==== Reading text ====

[Date Prev][Date Next][Thread Prev][Thread Next][Date Index][Thread Index]

Re: Kernel Oops RedHat 7.1 kernel-2.4.5 xfx-1.0.1



> (human oops). During bootup, the system oops'd when trying to mount the XFS
> partition we had grown. That disk remains unmountable, and will oops any of
> the three machines we have on the SAN when mounted (we had a backup of the
> data and sufficient extra, so we just left this partition of death for
> testing). The fourth oops just occurred today when I tried to xfsdump a
> partition. I've included the ksymoops output for each of the oops's in
> order.

I've seen this behaviour, too. The solution was to make sure the kernel
did not try to mount any XFS filesystem in single user mode and to
xfs_repair the filesystems.


-------- Original Message --------
Subject: Re: xfsdump estimates sometimes fail
Date: Sun, 29 Jul 2001 14:53:45 +0200
From: "Bernhard R. Erdmann" <be@berdmann.de>
To: "amanda-users@amanda.org" <amanda-users@amanda.org>
CC: jrj@cc.purdue.edu, Linux XFS Mailing List <linux-xfs@oss.sgi.com>
References: <200107232132.QAA03943@gandalf.cc.purdue.edu>
<3B5E6D9D.53541623@berdmann.de>

> > >on a particular host (Linux 2.4.6-prexy-xfs, RH 7.1 + LVM + XFS, Amanda
> > >2.4.2p2) sometimes sendsize fails to estimate sizes with xfsdump.
> 
> I recognized kernel oopses in syslog when Amanda tried to backup this
> host (maxdumps=3):
[...]
> Ok, I'll upgrade the kernel from 2.4.6-pre5-xfs to 2.4.7-xfs before any
> further investigation...

Boy, that was a story... 

- Upgraded to Kernel 2.4.7-xfs and rebooted.
- Mounting of /var failed with OOPS (sorry, no copy)
- Rebooted to single user mode
- "xfs_repair /dev/vg1/var" ran forever (> 30 min) with no output.

====

**Assignment 1:**
Decide whether each statement agrees with the XFS thread above, answering yes or no and quoting the exact words of the thread that settle it: (a) The fix one writer describes involved running xfs_repair on the filesystems. (b) Running xfs_repair on /var finished within a few minutes. (c) The kernel was upgraded to 2.4.7-xfs.
**Assignment 2:**
Reproduce the passage of the XFS thread from "Boy, that was" up to and including "with no output.", word for word.

==== Data shown ====

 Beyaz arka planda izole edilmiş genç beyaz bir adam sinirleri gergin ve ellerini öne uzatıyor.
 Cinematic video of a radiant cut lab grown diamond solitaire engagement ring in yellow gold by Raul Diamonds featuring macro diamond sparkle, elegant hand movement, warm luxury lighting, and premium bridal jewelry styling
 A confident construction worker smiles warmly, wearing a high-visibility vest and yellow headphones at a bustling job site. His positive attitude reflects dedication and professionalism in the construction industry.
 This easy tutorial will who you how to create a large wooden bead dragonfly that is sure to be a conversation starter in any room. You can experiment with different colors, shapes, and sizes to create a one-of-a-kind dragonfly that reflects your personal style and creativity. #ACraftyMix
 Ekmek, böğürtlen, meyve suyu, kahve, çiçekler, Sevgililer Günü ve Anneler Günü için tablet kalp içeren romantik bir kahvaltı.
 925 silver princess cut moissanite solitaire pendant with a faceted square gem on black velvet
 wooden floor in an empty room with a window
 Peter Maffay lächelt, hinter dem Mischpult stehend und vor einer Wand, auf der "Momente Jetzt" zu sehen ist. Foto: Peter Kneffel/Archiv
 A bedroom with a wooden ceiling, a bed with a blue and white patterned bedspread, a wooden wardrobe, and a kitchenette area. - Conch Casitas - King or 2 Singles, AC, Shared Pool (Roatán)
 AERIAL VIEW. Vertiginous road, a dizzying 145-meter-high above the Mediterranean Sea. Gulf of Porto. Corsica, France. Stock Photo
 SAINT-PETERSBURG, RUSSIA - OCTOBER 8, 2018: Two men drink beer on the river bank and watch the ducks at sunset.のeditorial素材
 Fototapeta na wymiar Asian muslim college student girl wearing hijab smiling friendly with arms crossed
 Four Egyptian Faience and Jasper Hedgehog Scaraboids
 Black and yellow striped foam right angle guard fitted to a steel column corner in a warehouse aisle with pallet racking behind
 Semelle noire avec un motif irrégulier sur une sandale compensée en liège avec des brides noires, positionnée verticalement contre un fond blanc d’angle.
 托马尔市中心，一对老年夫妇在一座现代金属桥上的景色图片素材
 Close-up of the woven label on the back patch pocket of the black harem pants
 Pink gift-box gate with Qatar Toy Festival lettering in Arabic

====

**Answer section 1:**
(a) Yes: "The solution was to make sure the kernel did not try to mount any XFS filesystem in single user mode and to xfs_repair the filesystems."
(b) No: "ran forever (> 30 min) with no output."
(c) Yes: "Upgraded to Kernel 2.4.7-xfs and rebooted."

**Answer section 2:**
Boy, that was a story... 

- Upgraded to Kernel 2.4.7-xfs and rebooted.
- Mounting of /var failed with OOPS (sorry, no copy)
- Rebooted to single user mode
- "xfs_repair /dev/vg1/var" ran forever (> 30 min) with no output.